STATED TASK A: From the comment thread about Y Combinator and venture capital, reproduce the passage starting with "http://www.pchristensen.com/blog/articles/can-ycombinator-be..." and going on through "good ones. :-)".
STATED TASK B: In the comment thread about Y Combinator and venture capital, why does pchristensen like the math but not the analogy to the subprime mortgage market? Answer in one to three sentences.
STATED TASK C: Resume the comment thread about Y Combinator and venture capital from the point where it stops.

You are also right that VCs and their investors are sensible as of now. It boggles the mind that highly leveraged companies would buy and hold on to high-risk bets.

-----

2 points by pchristensen 671 days ago | link

I like the math but don't love the analogy. In the subprime mortgage market, you're managing failure (how few of our lenders will default) whereas in YC/VC, they're managing for a few big successes. The downside is uncapped for subprime, the upside is uncapped for YC/VC.

-----

2 points by pchristensen 671 days ago | link

Comment that turned into a blog post:

http://www.pchristensen.com/blog/articles/can-ycombinator-be...

-----

2 points by sabat 672 days ago | link

The hard part is not gathering the money, but knowing who to back. That's why there are not a million successful Y-Combinators.

OTOH it is probably possible to figure out how PG and company are judging the people and ideas, and duplicate the methodology.

The world doesn't need a bunch of bad YC clones, but it sure could use a few more good ones. :-)

PROVIDED RECORDS:
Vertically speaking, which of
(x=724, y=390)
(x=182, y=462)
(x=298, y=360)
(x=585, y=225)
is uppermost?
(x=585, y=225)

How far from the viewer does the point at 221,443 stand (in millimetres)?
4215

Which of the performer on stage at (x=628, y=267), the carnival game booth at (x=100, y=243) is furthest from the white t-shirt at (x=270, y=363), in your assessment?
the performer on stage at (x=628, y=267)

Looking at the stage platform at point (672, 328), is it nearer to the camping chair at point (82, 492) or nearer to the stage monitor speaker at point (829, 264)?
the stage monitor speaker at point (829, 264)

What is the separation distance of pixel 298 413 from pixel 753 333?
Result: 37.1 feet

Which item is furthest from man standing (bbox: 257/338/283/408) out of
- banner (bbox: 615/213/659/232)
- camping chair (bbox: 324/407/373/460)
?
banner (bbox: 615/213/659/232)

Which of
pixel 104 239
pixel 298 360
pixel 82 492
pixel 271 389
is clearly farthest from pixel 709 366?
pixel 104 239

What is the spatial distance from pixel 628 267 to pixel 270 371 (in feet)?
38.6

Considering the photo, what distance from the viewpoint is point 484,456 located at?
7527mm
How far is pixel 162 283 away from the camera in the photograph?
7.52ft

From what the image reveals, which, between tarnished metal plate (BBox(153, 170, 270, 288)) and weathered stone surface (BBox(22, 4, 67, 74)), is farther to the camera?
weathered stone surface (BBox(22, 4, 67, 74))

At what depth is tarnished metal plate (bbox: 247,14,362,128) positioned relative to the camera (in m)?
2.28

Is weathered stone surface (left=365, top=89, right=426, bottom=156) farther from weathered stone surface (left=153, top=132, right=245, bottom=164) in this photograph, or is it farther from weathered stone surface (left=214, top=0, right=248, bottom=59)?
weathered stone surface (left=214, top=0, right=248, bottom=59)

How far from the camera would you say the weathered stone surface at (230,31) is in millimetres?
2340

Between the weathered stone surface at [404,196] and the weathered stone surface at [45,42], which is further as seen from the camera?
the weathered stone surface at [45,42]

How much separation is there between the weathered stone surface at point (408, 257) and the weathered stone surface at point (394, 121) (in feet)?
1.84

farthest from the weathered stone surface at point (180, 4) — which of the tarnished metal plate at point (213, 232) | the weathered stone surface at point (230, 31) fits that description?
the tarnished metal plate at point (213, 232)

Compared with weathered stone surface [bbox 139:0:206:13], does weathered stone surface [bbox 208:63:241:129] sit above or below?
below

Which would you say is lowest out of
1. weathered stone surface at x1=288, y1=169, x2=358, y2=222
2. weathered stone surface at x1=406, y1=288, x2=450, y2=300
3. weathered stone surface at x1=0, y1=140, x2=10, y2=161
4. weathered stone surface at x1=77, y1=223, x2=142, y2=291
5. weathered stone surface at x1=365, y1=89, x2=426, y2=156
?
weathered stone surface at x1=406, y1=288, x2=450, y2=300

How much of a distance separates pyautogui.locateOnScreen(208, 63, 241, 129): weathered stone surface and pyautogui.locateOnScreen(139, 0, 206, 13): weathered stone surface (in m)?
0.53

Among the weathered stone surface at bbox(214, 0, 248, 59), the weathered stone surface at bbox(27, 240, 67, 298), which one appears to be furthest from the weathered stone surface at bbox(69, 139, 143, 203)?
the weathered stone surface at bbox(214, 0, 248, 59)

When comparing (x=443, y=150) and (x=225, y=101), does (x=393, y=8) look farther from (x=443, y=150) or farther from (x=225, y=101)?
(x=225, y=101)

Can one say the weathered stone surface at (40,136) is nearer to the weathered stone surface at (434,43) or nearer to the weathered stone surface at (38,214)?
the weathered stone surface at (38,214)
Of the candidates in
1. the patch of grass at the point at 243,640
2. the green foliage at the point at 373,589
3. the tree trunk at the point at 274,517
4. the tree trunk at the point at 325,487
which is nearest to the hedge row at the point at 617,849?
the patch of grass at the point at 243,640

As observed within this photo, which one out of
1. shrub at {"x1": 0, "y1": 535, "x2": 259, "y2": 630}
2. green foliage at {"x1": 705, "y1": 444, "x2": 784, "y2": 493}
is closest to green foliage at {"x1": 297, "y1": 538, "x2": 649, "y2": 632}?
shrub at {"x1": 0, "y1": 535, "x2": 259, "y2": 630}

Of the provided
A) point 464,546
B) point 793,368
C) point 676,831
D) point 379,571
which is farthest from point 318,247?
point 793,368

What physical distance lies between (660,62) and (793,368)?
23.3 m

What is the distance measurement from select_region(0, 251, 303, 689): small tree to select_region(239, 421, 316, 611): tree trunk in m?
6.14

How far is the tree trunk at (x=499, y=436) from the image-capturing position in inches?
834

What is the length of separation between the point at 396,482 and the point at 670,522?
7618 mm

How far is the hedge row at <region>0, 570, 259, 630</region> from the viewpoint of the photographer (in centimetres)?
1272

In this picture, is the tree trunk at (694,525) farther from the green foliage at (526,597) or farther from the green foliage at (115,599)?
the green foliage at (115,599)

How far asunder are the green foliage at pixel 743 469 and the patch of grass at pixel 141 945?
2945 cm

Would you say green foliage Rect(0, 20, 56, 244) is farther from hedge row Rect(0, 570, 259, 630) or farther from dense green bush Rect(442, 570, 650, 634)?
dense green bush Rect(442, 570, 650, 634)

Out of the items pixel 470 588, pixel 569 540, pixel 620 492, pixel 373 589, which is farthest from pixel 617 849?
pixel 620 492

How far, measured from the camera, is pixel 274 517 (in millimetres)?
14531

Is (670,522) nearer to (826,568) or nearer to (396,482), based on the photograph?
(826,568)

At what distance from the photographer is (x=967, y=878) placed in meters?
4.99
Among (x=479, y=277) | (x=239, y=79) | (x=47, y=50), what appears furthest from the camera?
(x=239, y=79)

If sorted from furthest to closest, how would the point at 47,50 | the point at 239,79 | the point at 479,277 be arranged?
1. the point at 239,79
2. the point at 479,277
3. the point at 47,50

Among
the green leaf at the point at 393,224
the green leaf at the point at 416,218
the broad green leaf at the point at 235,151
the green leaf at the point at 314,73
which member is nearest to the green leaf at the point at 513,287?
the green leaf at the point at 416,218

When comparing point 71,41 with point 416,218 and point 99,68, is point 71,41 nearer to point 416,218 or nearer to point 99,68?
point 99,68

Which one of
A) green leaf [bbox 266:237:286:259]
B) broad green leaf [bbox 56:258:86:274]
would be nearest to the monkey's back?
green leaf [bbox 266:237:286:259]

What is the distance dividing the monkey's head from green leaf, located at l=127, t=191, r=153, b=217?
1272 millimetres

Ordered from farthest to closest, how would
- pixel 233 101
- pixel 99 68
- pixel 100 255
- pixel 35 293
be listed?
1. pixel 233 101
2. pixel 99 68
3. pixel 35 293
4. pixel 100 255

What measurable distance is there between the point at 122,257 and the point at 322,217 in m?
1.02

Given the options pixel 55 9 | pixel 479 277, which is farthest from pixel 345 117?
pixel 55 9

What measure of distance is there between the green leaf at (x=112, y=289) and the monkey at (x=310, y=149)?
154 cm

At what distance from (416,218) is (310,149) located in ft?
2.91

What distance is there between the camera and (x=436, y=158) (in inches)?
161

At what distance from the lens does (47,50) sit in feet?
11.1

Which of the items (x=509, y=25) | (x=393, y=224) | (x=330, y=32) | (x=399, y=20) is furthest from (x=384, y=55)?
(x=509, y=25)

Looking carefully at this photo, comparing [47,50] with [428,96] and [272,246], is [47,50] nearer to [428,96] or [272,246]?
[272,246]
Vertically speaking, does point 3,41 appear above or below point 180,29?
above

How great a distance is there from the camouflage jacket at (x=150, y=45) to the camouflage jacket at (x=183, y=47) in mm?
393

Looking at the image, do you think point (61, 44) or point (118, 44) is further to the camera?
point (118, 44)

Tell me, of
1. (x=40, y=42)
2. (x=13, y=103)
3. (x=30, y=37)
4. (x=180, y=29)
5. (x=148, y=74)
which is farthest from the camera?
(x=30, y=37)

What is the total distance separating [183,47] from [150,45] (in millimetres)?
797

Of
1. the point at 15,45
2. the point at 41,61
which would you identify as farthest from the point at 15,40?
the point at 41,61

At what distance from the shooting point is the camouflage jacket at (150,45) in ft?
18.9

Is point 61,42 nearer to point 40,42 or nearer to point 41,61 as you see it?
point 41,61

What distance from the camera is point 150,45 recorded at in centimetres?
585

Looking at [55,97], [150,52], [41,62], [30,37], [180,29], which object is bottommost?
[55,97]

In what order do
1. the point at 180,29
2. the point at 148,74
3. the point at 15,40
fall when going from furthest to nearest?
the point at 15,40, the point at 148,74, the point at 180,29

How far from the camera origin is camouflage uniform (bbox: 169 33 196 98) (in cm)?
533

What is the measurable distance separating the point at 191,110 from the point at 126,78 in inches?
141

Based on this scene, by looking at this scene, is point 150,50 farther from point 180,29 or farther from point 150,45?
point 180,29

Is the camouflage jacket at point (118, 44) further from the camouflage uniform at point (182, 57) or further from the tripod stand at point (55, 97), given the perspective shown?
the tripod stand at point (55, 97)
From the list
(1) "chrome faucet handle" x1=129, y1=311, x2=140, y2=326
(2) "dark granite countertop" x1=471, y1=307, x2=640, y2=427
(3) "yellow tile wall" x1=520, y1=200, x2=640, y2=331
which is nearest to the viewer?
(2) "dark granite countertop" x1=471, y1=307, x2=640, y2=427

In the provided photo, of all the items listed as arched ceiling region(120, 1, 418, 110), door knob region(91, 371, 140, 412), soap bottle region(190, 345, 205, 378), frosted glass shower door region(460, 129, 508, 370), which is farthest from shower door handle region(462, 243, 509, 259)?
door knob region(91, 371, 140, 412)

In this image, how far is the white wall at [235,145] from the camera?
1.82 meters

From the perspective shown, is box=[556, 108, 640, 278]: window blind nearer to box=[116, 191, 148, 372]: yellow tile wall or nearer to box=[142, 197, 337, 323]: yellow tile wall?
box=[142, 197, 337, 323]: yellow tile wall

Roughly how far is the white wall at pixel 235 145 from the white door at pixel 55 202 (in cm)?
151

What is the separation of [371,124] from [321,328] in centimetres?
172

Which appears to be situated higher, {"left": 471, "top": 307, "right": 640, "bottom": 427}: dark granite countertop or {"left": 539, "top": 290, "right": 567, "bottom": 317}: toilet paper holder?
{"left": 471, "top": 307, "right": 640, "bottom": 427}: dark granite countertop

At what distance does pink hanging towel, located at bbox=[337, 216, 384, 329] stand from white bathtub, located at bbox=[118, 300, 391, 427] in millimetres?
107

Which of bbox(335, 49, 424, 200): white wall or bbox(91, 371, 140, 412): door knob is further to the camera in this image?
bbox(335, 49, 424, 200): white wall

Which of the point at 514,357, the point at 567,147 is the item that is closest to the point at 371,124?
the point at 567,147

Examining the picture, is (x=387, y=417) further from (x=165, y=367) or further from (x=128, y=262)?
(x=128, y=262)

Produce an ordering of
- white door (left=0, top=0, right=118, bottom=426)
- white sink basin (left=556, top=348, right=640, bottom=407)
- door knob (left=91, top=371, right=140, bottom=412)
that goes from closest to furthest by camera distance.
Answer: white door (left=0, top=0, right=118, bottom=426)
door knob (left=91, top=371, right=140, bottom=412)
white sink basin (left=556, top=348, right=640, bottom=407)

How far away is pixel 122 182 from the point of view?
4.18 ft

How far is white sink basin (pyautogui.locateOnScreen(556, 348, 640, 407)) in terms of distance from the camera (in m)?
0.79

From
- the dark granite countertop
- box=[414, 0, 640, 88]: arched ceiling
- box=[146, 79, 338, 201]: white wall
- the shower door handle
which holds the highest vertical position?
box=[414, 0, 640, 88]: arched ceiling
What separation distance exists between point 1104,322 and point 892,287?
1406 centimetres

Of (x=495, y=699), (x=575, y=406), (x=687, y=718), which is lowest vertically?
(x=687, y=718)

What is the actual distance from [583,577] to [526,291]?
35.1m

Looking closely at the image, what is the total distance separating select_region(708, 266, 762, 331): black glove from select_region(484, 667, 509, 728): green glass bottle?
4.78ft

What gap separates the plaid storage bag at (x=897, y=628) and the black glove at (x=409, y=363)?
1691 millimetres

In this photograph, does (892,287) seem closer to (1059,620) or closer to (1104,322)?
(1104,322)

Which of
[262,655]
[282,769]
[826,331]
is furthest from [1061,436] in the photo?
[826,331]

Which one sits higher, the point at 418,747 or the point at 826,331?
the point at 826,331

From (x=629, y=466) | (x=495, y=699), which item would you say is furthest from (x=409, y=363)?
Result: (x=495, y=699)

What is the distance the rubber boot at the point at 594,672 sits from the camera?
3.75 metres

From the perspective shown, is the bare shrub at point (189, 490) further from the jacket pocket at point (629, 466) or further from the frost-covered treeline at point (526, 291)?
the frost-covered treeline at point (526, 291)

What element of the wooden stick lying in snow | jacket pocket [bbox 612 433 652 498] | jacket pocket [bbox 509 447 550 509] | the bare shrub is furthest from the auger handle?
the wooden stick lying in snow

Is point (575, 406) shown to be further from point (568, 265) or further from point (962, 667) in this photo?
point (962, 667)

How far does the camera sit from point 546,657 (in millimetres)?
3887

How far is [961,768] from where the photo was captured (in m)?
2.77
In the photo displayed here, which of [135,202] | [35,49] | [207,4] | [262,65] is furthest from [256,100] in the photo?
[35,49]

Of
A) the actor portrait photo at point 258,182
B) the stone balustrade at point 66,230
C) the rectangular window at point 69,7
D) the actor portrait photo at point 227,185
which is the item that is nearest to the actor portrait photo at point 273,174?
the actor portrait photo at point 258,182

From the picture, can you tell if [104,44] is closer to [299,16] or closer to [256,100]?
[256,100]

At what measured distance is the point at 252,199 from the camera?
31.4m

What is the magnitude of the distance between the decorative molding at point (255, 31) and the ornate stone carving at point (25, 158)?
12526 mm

EXERCISE RESULT A:
http://www.pchristensen.com/blog/articles/can-ycombinator-be...

-----

2 points by sabat 672 days ago | link

The hard part is not gathering the money, but knowing who to back. That's why there are not a million successful Y-Combinators.

OTOH it is probably possible to figure out how PG and company are judging the people and ideas, and duplicate the methodology.

The world doesn't need a bunch of bad YC clones, but it sure could use a few more good ones. :-)

EXERCISE RESULT B: In the subprime mortgage market, lenders manage failure by trying to keep defaults few. YC and VC firms instead manage for a few big successes. The downside is uncapped for subprime, while the upside is uncapped for YC and VC.

EXERCISE RESULT C:
-----

6 points by Prrometheus 671 days ago | link

Paul Graham backs companies that fit into the Paul Graham philosophy. This probably causes YCombinator to miss the majority of possibly profitable investments. I am not criticizing YC here, they are only looking for a few dozen startups each year so it is fine if they miss most of the good ones. However, there is room for several YC clones, perhaps run by other successful founders, that invest with a different worldview than Paul Graham.

-----

3 points by attack 671 days ago | link

If there is not room for a far bigger number of YC clones or angels similarly then this entire method of growing companies is doomed.

-----

2 points by noonespecial 672 days ago | link

That would require at least 3 people to walk in, sing a bar of "Alice's Restaurant" and walk out.

-----

2 points by brlewis 672 days ago | link

His blog is itself an example of the small-neuron phenomenon. If you're running the noscript firefox extension you see there are 26 sites trying to run JavaScript on just this one page.

-----

1 point by fredwilson 671 days ago | link

great comments. can disqus get these comments into the comment thread on my blog where I posted this question? i love that you are all discussing this and that there are 22 comments here. but i got 34 comments on this post on my blog. it seems that we'd all be better served if there was one thread with 56 comments.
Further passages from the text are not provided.